*** Opening Given passage ***

On locally analytic Beilinson-Bernstein localization and the canonical dimension

TL;DR

This paper extends Beilinson-Bernstein localization to admissible locally analytic representations of p-adic groups and proves a locally analytic version of Smith's theorem on canonical dimension, advancing the understanding of p-adic representation theory.

Contribution

It develops a localization theorem for locally analytic representations of p-adic groups and extends methods of Ardakov-Wadsley to this setting, also proving a new dimension theorem.

Findings

Localization theorem for admissible locally analytic representations

Extension of Ardakov-Wadsley's methods to p-adic setting

Proof of a locally analytic version of Smith's dimension theorem

Abstract

Let G be a connected split reductive group over a p-adic field. In the first part of the paper we prove, under certain assumptions on G and the prime p, a localization theorem of Beilinson-Bernstein type for admissible locally analytic representations of principal congruence subgroups in the rational points of G. In doing so we take up and extend some recent methods and results of Ardakov-Wadsley on completed universal enveloping algebras to a locally analytic setting. As an application we prove, in the second part of the paper, a locally analytic version of Smith's theorem on the canonical dimension. This paper is in final form, is an expanded version of the former preprint 'On the dimension of locally analytic representations of semisimple p-adic groups' and has appeared in Mathematische Zeitschrift.

*** Closing Given passage ***
*** Opening Data listing ***

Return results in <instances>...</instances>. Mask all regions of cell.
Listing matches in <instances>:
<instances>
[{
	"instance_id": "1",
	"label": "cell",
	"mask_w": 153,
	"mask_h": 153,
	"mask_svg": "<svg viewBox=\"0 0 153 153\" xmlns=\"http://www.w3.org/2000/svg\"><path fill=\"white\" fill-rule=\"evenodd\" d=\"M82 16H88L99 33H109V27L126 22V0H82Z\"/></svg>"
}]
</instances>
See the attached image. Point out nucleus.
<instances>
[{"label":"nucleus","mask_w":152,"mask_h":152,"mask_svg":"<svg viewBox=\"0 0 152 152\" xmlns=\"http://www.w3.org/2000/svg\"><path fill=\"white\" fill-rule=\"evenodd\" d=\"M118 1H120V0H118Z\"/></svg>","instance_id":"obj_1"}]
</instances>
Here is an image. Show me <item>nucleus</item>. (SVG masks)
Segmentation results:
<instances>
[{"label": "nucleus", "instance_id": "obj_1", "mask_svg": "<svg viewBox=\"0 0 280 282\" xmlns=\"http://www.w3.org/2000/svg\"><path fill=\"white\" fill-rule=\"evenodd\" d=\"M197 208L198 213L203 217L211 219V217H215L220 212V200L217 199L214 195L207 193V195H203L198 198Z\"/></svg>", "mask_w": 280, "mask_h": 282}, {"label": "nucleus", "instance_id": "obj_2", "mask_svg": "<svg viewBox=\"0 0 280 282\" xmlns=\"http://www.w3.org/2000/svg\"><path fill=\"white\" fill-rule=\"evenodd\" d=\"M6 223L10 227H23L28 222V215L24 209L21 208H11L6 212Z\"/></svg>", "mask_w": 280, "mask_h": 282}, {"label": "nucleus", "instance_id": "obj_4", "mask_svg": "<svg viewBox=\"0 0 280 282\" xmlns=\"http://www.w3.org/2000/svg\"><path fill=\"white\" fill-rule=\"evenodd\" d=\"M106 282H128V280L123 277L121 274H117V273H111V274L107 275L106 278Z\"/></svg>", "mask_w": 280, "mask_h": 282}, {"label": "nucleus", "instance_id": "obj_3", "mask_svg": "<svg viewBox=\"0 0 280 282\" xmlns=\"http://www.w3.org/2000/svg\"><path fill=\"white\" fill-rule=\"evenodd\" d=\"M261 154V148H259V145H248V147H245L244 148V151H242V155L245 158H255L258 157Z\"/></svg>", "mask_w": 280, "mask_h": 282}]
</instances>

*** Closing Data listing ***

Exercise instructions:
1. List the three findings the paper summary gives under its "Findings" heading.
2. Quote the paper summary from the words "This paper extends" through the words "p-adic representation theory.".
3. Why does the paper summary say the authors take up and extend the methods and results of Ardakov-Wadsley?

Exercise responses:
1.
- Localization theorem for admissible locally analytic representations
- Extension of Ardakov-Wadsley's methods to p-adic setting
- Proof of a locally analytic version of Smith's dimension theorem

2.
This paper extends Beilinson-Bernstein localization to admissible locally analytic representations of p-adic groups and proves a locally analytic version of Smith's theorem on canonical dimension, advancing the understanding of p-adic representation theory.

3. The authors take up these methods and results on completed universal enveloping algebras and extend them to a locally analytic setting. They do this while proving the first part's localization theorem of Beilinson-Bernstein type for admissible locally analytic representations of principal congruence subgroups.